West Highland White Terrier

Other Names : Westie

Country of Origin : Scotland

Dog Group : Terrier


West Highland White Terriers were bred to hunt otters, foxes and vermin. They share their ancestry with the Scottie, Cairn and Dandie Dinmont terriers. From the rough-coated terrier stock in Scotland, white whelps were selected to form this breed. Records show that James 1, King of England in the 1620's requested some 'little white earth dogges' out of Argyleshire in Scotland and these were possibly Westies! Col Malcolm of Poltalloch, Argyleshire, accidentally shot and killed his favourite terrier (a dark coloured one) and vowed from then on only to have white dogs. He may have been the originator of the Highland Terrier but at that time they were called Poltalloch Terriers. The Duke of Argyll's estate at Dumbartonshire was called Roseneath and in the 19th century, Westies were known as Roseneath Terriers in honour of his patronage and interest. In the first organised dog shows in the late 1800's they were known as White Scottish Terrier until 1904 when they were classified under the name of West Highland White Terrier.

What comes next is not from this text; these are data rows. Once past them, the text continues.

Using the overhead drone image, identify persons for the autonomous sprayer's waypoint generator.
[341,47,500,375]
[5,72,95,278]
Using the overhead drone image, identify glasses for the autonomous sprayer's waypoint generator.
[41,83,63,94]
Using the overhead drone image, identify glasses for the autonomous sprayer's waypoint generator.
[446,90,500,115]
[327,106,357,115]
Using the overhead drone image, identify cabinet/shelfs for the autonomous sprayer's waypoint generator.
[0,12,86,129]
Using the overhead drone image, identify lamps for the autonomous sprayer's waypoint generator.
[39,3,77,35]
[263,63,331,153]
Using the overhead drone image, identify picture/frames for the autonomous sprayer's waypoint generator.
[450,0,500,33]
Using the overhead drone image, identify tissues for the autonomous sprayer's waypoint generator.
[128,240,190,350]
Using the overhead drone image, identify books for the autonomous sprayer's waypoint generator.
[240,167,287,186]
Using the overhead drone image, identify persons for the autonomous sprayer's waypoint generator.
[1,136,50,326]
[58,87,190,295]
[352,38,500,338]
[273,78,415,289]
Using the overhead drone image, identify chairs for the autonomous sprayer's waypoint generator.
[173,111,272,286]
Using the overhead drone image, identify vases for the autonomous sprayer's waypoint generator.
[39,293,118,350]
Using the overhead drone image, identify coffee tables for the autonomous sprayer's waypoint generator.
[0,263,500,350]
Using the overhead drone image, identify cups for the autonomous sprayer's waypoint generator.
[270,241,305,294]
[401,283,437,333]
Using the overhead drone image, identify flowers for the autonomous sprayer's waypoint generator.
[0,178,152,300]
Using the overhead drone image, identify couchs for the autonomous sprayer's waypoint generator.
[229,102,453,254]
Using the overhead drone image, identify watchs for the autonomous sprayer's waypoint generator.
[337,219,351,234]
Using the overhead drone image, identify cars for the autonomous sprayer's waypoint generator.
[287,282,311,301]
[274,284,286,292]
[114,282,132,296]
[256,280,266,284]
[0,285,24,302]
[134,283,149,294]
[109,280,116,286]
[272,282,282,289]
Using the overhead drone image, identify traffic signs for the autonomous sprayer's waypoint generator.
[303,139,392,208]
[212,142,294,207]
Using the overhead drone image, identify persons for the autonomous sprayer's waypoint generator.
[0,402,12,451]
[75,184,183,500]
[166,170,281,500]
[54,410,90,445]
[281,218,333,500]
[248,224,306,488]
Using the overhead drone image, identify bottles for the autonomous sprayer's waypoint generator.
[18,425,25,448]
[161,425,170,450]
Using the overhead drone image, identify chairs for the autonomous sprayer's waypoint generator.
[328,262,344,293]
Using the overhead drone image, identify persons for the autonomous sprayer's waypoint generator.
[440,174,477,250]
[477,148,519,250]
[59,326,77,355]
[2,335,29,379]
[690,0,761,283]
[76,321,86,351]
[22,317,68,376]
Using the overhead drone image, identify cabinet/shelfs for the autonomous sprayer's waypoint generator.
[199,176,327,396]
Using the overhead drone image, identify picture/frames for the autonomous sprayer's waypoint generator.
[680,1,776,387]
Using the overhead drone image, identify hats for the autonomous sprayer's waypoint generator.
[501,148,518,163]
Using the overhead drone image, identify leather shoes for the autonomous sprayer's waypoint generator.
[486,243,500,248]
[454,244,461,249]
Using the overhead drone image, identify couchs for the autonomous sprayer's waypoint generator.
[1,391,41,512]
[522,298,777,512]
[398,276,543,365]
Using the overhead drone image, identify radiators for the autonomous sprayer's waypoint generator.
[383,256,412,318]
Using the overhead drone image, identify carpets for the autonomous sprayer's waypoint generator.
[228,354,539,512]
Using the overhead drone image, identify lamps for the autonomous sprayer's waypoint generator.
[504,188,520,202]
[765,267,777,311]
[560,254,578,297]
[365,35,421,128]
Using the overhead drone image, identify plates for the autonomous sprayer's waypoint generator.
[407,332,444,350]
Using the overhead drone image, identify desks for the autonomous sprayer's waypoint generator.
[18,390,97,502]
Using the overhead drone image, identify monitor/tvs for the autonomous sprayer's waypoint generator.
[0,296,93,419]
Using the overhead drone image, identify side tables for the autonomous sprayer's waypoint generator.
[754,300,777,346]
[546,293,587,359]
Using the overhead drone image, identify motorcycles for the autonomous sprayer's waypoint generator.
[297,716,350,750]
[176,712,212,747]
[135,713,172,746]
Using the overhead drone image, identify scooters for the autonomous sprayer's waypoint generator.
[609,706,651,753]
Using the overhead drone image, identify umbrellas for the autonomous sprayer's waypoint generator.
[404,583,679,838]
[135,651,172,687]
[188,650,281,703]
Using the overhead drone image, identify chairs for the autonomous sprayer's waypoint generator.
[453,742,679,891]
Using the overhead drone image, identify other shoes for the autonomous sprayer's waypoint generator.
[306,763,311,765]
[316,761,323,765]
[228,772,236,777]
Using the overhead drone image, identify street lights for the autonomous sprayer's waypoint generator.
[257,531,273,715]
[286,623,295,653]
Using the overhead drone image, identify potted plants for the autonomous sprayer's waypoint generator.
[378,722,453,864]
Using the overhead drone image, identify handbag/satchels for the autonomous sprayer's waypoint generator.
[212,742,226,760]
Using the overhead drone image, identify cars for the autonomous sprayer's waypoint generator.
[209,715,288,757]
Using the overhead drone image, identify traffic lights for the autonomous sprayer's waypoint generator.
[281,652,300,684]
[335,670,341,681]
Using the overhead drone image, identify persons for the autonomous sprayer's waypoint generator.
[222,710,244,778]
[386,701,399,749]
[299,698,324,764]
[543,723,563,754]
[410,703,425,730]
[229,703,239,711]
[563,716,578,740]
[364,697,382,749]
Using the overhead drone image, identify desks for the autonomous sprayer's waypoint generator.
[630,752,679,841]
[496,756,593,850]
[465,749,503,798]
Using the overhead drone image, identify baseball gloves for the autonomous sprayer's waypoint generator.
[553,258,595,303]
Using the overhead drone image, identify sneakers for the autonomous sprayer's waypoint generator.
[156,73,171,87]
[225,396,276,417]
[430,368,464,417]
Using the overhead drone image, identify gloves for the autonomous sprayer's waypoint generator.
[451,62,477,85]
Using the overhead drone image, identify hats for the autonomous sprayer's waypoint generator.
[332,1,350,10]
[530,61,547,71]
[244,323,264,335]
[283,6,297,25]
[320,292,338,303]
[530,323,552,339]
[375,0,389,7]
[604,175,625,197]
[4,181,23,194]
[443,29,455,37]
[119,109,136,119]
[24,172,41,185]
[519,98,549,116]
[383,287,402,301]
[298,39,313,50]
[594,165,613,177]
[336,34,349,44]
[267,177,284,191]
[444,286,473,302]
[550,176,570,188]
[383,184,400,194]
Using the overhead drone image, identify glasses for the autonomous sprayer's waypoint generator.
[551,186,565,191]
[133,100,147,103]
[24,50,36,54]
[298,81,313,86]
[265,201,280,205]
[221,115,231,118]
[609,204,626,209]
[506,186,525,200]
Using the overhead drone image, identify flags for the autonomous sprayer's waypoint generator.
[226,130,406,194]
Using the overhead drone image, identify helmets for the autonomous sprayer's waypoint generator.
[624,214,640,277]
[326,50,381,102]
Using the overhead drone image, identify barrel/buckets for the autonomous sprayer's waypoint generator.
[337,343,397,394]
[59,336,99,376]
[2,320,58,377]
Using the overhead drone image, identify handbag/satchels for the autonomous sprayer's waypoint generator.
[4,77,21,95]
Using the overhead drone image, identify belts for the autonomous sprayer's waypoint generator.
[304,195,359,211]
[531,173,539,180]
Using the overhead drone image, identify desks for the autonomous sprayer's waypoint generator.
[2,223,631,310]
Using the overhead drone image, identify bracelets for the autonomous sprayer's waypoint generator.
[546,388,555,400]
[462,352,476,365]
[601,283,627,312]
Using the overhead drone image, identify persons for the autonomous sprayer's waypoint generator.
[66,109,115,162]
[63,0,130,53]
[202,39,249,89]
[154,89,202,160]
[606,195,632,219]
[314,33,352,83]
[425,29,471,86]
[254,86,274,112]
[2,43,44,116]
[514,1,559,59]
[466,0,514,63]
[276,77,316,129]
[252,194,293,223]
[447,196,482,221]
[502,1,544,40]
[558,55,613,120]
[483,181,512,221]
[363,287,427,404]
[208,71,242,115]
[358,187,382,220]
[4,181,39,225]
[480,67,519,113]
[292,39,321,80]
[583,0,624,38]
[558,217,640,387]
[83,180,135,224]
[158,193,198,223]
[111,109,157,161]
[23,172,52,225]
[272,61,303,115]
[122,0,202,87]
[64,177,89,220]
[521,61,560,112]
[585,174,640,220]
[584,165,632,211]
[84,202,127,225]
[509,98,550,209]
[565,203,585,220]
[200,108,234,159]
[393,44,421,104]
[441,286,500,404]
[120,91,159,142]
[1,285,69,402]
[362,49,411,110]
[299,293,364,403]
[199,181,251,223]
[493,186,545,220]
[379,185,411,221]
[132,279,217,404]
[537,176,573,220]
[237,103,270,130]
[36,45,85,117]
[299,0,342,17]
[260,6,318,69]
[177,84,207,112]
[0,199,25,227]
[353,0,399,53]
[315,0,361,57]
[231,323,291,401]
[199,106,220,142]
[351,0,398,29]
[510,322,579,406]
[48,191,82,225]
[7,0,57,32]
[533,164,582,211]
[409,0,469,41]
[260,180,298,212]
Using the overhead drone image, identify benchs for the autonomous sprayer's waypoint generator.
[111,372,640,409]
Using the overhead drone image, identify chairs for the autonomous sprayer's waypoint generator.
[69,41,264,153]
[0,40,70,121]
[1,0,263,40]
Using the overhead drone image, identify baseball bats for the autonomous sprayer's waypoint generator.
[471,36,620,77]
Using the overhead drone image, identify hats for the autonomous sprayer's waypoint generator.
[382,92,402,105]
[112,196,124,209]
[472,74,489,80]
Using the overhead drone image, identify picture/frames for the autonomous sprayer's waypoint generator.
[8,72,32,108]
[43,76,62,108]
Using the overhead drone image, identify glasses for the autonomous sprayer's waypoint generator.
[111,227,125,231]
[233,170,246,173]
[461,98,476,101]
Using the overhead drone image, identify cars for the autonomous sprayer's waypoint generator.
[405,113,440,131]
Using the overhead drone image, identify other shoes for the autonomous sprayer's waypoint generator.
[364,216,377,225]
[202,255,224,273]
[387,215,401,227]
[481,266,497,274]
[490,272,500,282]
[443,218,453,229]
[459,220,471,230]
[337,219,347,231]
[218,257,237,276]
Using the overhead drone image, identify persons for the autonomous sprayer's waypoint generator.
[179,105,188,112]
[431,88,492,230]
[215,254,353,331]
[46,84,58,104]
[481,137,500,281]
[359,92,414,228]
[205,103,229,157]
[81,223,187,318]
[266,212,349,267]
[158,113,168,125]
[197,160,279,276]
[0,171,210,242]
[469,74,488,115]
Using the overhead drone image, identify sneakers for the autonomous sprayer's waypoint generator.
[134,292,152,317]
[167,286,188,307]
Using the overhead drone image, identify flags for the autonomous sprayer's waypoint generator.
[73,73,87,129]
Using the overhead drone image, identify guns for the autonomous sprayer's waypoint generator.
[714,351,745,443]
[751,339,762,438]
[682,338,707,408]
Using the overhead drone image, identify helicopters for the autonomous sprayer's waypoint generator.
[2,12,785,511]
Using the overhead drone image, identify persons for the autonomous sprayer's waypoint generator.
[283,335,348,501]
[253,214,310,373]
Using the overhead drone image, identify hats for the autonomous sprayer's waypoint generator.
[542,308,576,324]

The beautiful, shaggy coat, button nose and small, erect ears give this breed a cute and cuddly image. Their bodies are compact and their heads have a fox-like appearance. The coat, however, is their hallmark: a double coat, the outer coat being straight, hard hair and the under one being soft and plentiful. Their movement is free, straight and easy.

Feeding & Ownership

This breed is easy and relatively inexpensive to feed.


West Highlands are cheeky, confident and affectionate characters. They are alert and courageous, making them good guard dogs. They can also be cunning and stubborn but are totally loyal to their families. They make excellent playmates for children both indoors and outdoors because they can withstand rough play and get on reasonably well with others of their breed. However, they must be introduced to cats when they are young as they will chase them once they get older. Early social training is imperative if they have to live with other dogs as they can be rather dominant.


Westies' coats are hard so they must not be bathed too often. When the dogs get dirty it is best to let the mud dry on them and brush it off when dry. The coat needs to be hand plucked two or three times a year by a professional groomer. A weekly groom is all that is needed to get rid of the loose hairs.